Comme tout le monde, on a des flyers, des stickers, des affiches et des t-shirts qui font aussi un peu de promo. On envoie une newsletter par mois en prenant le soin de faire une nouvelle photo pour l’illustrer à chaque fois avec un truc amusant en rapport avec l’actu du projet. On utilise aussi internet pour poster des vidéos, et vu les bonnes retombées du dernier clip, on va encore plus utiliser cet outil.

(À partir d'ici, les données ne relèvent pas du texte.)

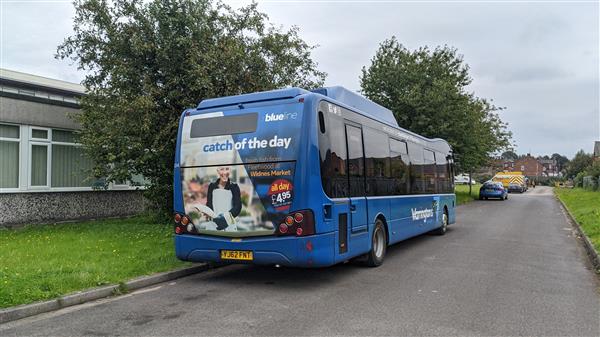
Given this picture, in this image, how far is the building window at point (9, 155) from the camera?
1427cm

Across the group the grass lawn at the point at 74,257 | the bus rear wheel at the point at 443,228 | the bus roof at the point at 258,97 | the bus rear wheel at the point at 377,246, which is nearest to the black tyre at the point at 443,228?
the bus rear wheel at the point at 443,228

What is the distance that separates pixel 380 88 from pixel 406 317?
86.1ft

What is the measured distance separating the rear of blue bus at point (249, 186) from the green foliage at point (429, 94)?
2188cm

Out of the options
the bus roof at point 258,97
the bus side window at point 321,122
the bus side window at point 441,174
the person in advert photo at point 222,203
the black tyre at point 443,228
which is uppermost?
the bus roof at point 258,97

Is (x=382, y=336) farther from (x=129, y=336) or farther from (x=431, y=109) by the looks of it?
(x=431, y=109)

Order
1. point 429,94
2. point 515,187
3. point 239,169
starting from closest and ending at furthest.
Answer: point 239,169 → point 429,94 → point 515,187

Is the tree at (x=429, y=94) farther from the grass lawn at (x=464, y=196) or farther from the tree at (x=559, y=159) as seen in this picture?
the tree at (x=559, y=159)

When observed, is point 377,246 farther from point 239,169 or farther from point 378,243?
point 239,169

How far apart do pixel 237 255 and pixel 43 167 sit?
421 inches

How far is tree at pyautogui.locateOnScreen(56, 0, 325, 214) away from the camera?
13.6m

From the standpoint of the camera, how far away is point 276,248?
730 centimetres

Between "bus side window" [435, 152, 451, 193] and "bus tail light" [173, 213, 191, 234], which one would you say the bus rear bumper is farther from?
"bus side window" [435, 152, 451, 193]

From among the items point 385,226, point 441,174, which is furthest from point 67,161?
point 441,174

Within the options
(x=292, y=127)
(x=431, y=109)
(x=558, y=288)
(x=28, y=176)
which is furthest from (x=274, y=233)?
(x=431, y=109)
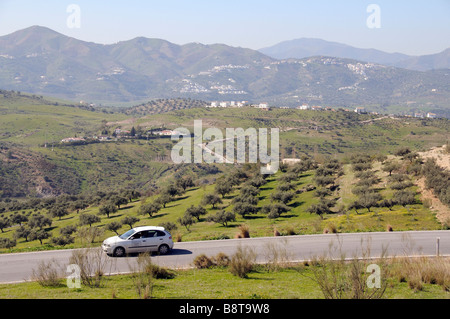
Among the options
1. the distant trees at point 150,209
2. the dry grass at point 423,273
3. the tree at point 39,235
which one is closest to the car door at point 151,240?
the dry grass at point 423,273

On commence à parler de plus en plus du clip "La Star Ac". Comment a-t-il été réalisé ? Avec quel budget ? Quels partenaires ?
Le clip correspond à deux mois entiers de travail à temps plein, préparation, tournage, montage, trucage. Au départ aucun budget prévu, mais au final, le clip m’a quand même coûté 2000 euros : facture de téléphone monstrueuse, essence, défraiements de certaines personnes, costumes et accessoires. Mais le clip aurait pu coûté 10 fois plus puisque beaucoup de choses ont été gracieusement prêtées ! J’ai la chance d’avoir fait des études d’audiovisuel avant de me lancer dans la musique et donc d’avoir des amis doués pour ça ; en l’occurrence surtout un ami, qui m’a aidé de A à Z pour faire ce clip. Des salles de concert des Yvelines (le Sax à Achères et le Scarabée à La Verrière) m’ont aussi aidé, ainsi que des musiciens croisés en concert comme Didier Super, Oldelaf et Monsieur D ou les Joyeux Urbains qui ont bien voulu apparaître dans le clip. Sinon les cars Hourtoule nous ont filé un coup de main et un supermarché a bien voulu qu’on tourne gratuitement chez eux.

Comment avez-vous fait circuler l’info sur ce clip ?
On a commencé par faire une bande-annonce du clip alors que le clip n’était pas prêt mais on voulait quand même coller à l’événement TV, donc on a fait une fausse bande annonce de la Star Ac qui dévoilait 3 nouveaux candidats, à savoir moi en tant qu’Alex, un black timide aimant le gospel et les arts martiaux qui se révèle être également moi, et un rappeur de Neuilly complètement naze, interprété toujours et encore par moi. Le but était de piéger les gens qui me connaissaient déjà en leur faisant coire que j’étais pris à la Star Ac, mais de piéger également ceux qui ne me connaissaient pas et qui cherchaient des infos sur les nouveaux candidats !
Une fois le clip fini, on l’a posté sur toutes les plateformes vidéo : Youtube, Dailymotion, Watcast, Myspace, Facebook, Widdeo, etc. J’ai envoyé l’info à ma newsletter et à mes contacts Facebook et Myspace. J’ai posté sur beaucoup de forums et envoyé une douzaine de cassettes aux émissions de télé susceptibles de passer le clip.

Quelles ont été les retombées médiatiques ?
Pour les retombées, on a eu la chance que Youtube accroche sur le clip et nous mette en première page, ont suivi Dailymotion et Watcast qui nous ont mis également en homepage. Beaucoup d’internautes ont ainsi découvert le clip et on en est quasiment à 200 000 vues sur Youtube en un mois et demi. Des gens viennent aux concerts parce qu’ils m’ont découvert comme ça. Pour les télés, MCM et MTV nous ont répondu. On est en pourparlers mais rien n’est encore sûr.